> Material provided:
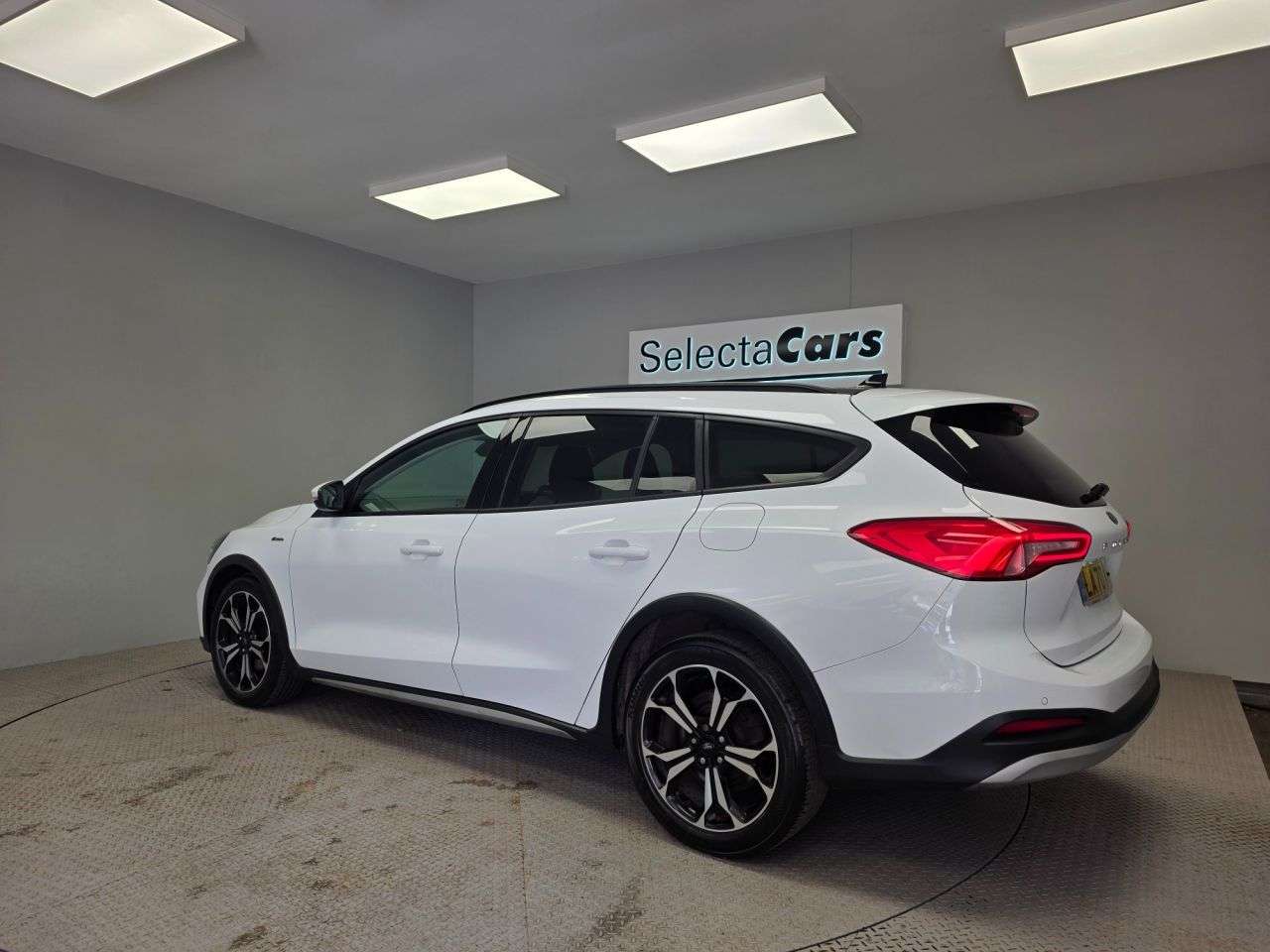 2021 FORD FOCUS 2021 FORD FOCUS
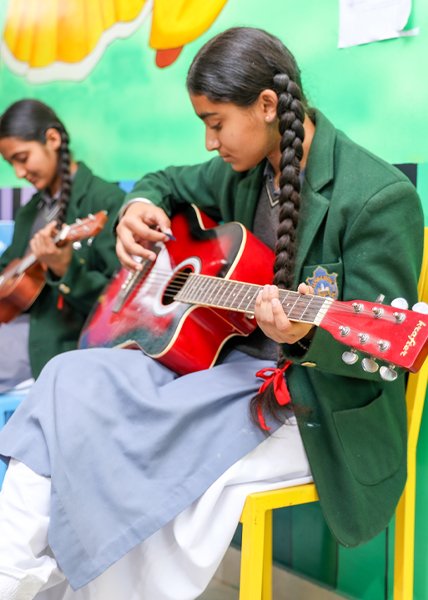 Music Room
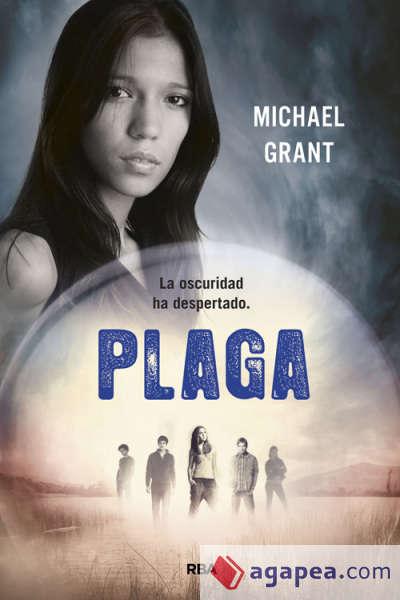Próximamente en España: Plaga (Olvidados #4) de Michael Grant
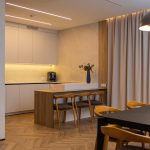 O casă mobilată complet de MOBILIS: echilibru între design, funcționalitate și organizare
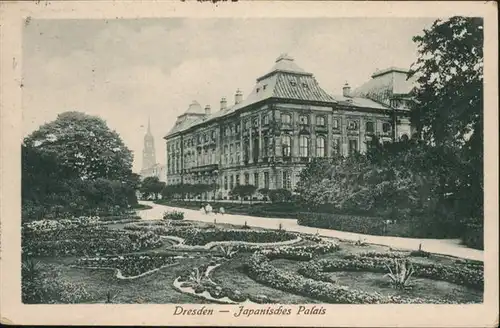 Dresden Japanisches Palais / Dresden /Dresden Stadtkreis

> Exercise description: The expected output is the material above, repeated exactly and free of pictures.

> Exercise answer:
 2021 FORD FOCUS 2021 FORD FOCUS
 Music Room
Próximamente en España: Plaga (Olvidados #4) de Michael Grant
 O casă mobilată complet de MOBILIS: echilibru între design, funcționalitate și organizare
 Dresden Japanisches Palais / Dresden /Dresden Stadtkreis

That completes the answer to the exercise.